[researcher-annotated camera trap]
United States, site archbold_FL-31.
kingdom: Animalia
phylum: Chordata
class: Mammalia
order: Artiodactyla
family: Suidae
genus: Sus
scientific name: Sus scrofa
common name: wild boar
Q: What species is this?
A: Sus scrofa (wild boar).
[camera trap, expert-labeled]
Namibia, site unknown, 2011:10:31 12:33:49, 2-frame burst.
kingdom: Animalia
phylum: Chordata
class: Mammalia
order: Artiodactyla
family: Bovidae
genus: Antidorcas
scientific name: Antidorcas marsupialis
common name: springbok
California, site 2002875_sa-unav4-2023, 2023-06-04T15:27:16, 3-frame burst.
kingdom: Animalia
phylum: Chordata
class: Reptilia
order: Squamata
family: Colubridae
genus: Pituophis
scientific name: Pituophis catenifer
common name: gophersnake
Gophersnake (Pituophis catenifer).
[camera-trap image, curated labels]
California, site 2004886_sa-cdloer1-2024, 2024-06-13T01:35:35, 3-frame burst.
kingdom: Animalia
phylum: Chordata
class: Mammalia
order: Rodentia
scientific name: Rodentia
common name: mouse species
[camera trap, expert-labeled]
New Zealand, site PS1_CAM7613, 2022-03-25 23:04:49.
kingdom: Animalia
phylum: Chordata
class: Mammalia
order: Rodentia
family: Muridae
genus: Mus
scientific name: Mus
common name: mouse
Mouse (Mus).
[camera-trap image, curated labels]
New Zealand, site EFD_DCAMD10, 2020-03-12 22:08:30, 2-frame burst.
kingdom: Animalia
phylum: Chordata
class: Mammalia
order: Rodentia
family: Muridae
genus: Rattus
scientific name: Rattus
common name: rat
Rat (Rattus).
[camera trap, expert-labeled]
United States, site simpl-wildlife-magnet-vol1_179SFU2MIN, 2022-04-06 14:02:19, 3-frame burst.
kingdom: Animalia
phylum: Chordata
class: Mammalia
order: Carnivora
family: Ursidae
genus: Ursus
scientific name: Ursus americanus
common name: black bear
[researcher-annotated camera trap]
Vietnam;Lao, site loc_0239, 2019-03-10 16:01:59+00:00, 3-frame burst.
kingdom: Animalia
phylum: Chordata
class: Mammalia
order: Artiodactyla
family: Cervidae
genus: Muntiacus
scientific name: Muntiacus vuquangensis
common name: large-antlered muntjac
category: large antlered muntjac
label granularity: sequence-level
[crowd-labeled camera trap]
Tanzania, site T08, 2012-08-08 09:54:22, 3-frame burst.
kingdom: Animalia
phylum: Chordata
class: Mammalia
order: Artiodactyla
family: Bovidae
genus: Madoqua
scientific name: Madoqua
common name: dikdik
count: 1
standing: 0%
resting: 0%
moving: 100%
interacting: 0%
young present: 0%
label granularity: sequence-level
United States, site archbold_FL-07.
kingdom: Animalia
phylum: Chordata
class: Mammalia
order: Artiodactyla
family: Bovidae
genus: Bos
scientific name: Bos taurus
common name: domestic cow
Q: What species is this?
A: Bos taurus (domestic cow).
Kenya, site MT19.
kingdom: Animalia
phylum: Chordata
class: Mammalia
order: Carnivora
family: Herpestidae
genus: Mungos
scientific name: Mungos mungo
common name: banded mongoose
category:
***
### WORK INSTRUCTION
Print only what lies in the material above starting at the line with "Namibia, site unknown, 2011:10:31" and ending at the line with "scientific name: Rattus", every line exactly as given.

### RESPONSE TO THIS EXERCISE
Namibia, site unknown, 2011:10:31 12:33:49, 2-frame burst.
kingdom: Animalia
phylum: Chordata
class: Mammalia
order: Artiodactyla
family: Bovidae
genus: Antidorcas
scientific name: Antidorcas marsupialis
common name: springbok
California, site 2002875_sa-unav4-2023, 2023-06-04T15:27:16, 3-frame burst.
kingdom: Animalia
phylum: Chordata
class: Reptilia
order: Squamata
family: Colubridae
genus: Pituophis
scientific name: Pituophis catenifer
common name: gophersnake
Gophersnake (Pituophis catenifer).
[camera-trap image, curated labels]
California, site 2004886_sa-cdloer1-2024, 2024-06-13T01:35:35, 3-frame burst.
kingdom: Animalia
phylum: Chordata
class: Mammalia
order: Rodentia
scientific name: Rodentia
common name: mouse species
[camera trap, expert-labeled]
New Zealand, site PS1_CAM7613, 2022-03-25 23:04:49.
kingdom: Animalia
phylum: Chordata
class: Mammalia
order: Rodentia
family: Muridae
genus: Mus
scientific name: Mus
common name: mouse
Mouse (Mus).
[camera-trap image, curated labels]
New Zealand, site EFD_DCAMD10, 2020-03-12 22:08:30, 2-frame burst.
kingdom: Animalia
phylum: Chordata
class: Mammalia
order: Rodentia
family: Muridae
genus: Rattus
scientific name: Rattus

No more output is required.